* PAGE EXCERPT
━━━━━━━━━━
# Okuma surf rods



## GREENGO (Apr 29, 2012)

Have any of y'all used the Okuma Tundra surf rod. I am curious if the 15' version will hold up in the gulf. It is a cheaper rod from Okuma.

Thanks


----------



## zaraspookin (Feb 27, 2010)

That's a lota rod, what surf do you plan on fishin, and what'cha gonna be fishin for?


----------



## GREENGO (Apr 29, 2012)

I am wanting to try a longer rod to get further out. My casting is not the best yet. I use a 9' rod right now and I can't get the distance.

Thanks


----------



## naclh2oDave (Apr 8, 2008)

I have an Okuma Latitude surf rod. It is my favorite. I don't know where it is on the expensive list but it is a good rod.


----------



## zaraspookin (Feb 27, 2010)

Depending on what kinda fish your targeting, 9' & 10' rods will get you out far enough, if your fishing the troughs and breaks,.. If your wanting to throw 6 to 8 oz's of weight and a chunk of bait, then 15' is not out of the question, with a decent tall spool reel, the okuma tundra rod in the 6 to 10 oz range will get you some good distance. I'm definitely no expert, but what works for me on long distance set up's, are rods in the 11' to 12' range,... Bps Ocean master power sticks & Ugly sticks, offer pretty good bang for the buck.. There are many others out there..... For distance purposes, I just recently upgraded my reels to the Penn Battle 6000 & 7000 series to help me gain a little more distance, when casting baits for small sharks... With the Penn Power sticks, they have worked flawless for the last year and half...This is just my $.02 worth.. THERE are many good folks within this forum with a lot better advise than i can give you... hope this helps...Good luck, Good fishin and most of all have Fun!!


----------



## GREENGO (Apr 29, 2012)

Thanks for the advice. That really helps in looking into surf rods.


----------



## Charlie2 (Oct 2, 2007)

*Okuma Surf Rods*

If you can 'try before you buy' do so because 15 feet is a lot of rod. I have one 15 footer that I use for an anchor rod. It's a beast!

My main casting sticks are between 10.5 and 13 feet long; both spinning and conventional and I can reach the second bar though I usually don't have to. The fish are sometimes closer; right at your feet. JMHO C2


----------
━━━━━━━━━━
* INFORMATION PROVIDED
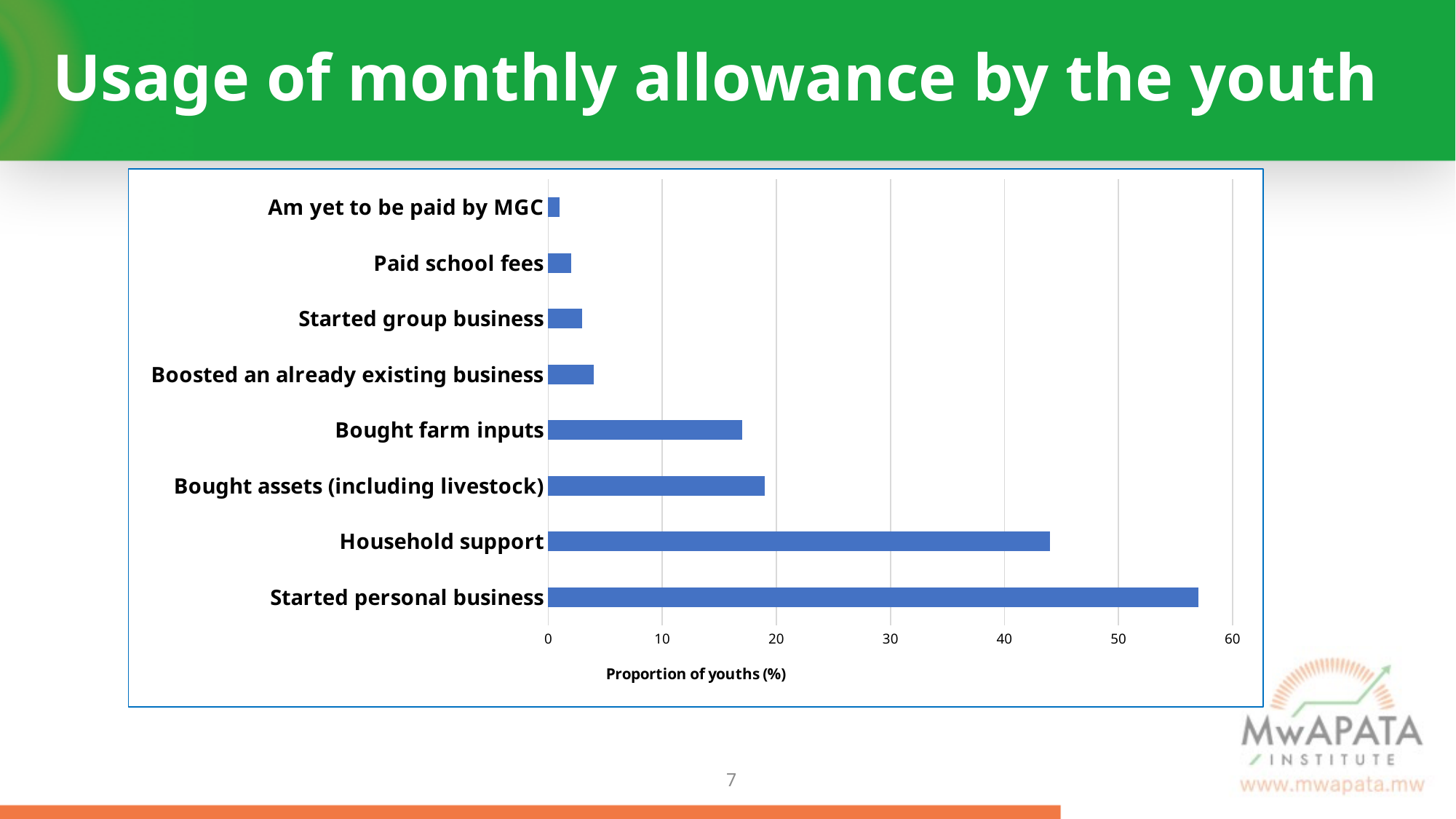
What kind of chart is shown on the slide? bar chart Which category has the lowest proportion of youths? Am yet to be paid by MGC Which is larger, the value for Started personal business or the value for Household support? Started personal business Which is larger, the value for Household support or the value for Bought assets (including livestock)? Household support Is the value for Boosted an already existing business greater or less than 10? less What colour are the bars in the chart? blue Is the value for Bought farm inputs greater or less than 20? less Is the value for Started personal business greater or less than 50? greater How many categories are plotted in the chart? 8 What is the label of the horizontal axis? Proportion of youths (%) Which category has the highest proportion of youths? Started personal business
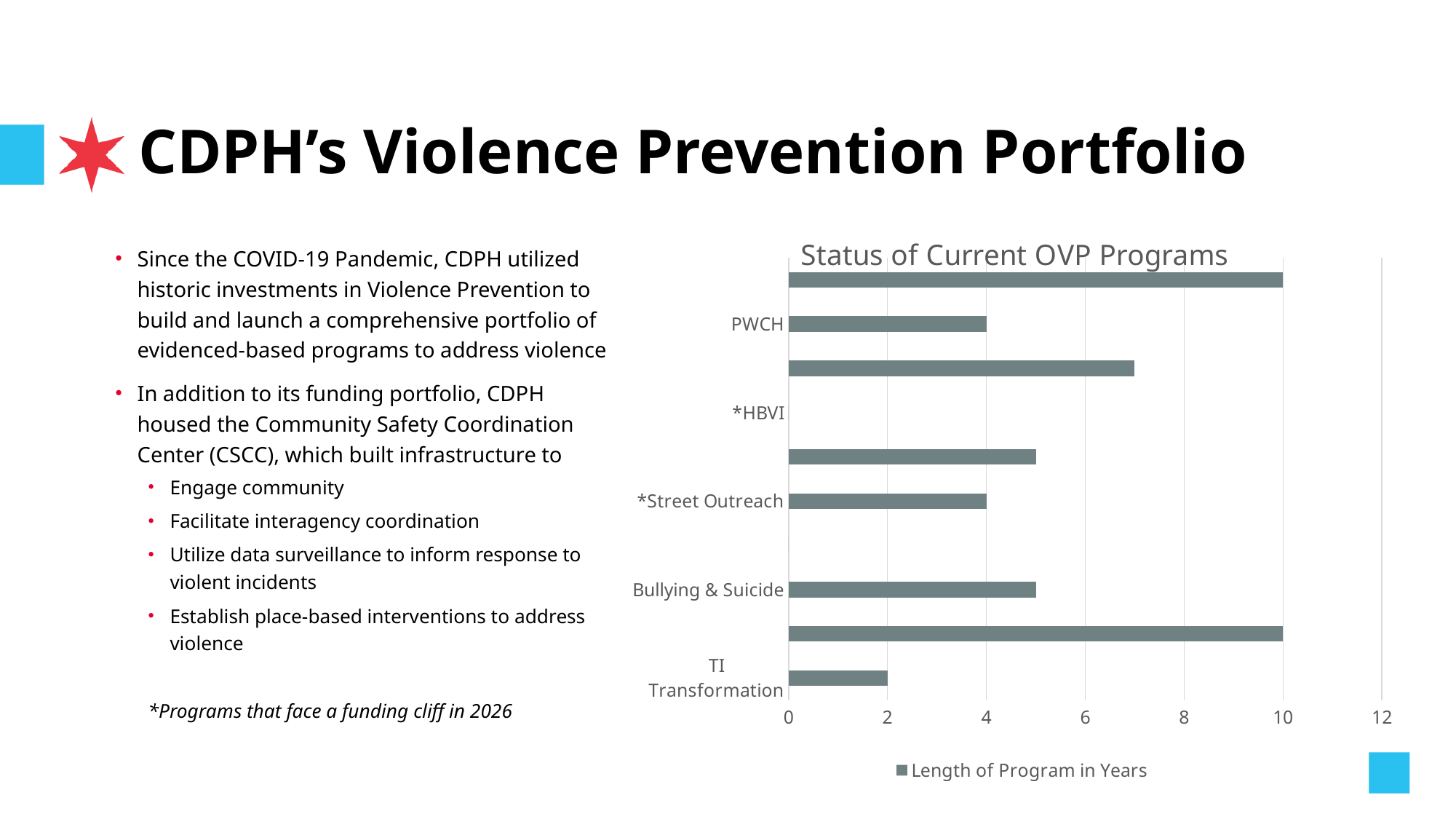
Which has a longer program length, PWCH or TI Transformation? PWCH What is the difference in program length between PWCH and TI Transformation? 2 Is the value for Bullying & Suicide greater or less than 4? greater What is the length of program in years for PWCH? 4 Which has a longer program length, Bullying & Suicide or *Street Outreach? Bullying & Suicide What is the legend entry of the chart? Length of Program in Years What is the title of the chart? Status of Current OVP Programs What is the length of program in years for TI Transformation? 2 How many series does the chart legend list? 1 What kind of chart is shown on the slide? bar chart What is the length of program in years for *Street Outreach? 4 Is the value for TI Transformation greater or less than 4? less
━━━━━━━━━━
* PROBLEMS TO SOLVE
**A.** In the Okuma surf rods thread, which reels did zaraspookin recently upgrade to for more casting distance?
**B.** Copy the Okuma surf rods thread word for word, from "# Okuma surf" up to and including "rod from Okuma.".

* ANSWERS BY ITEM NUMBER
**A.** The Penn Battle 6000 and 7000 series.

**B.**
# Okuma surf rods



## GREENGO (Apr 29, 2012)

Have any of y'all used the Okuma Tundra surf rod. I am curious if the 15' version will hold up in the gulf. It is a cheaper rod from Okuma.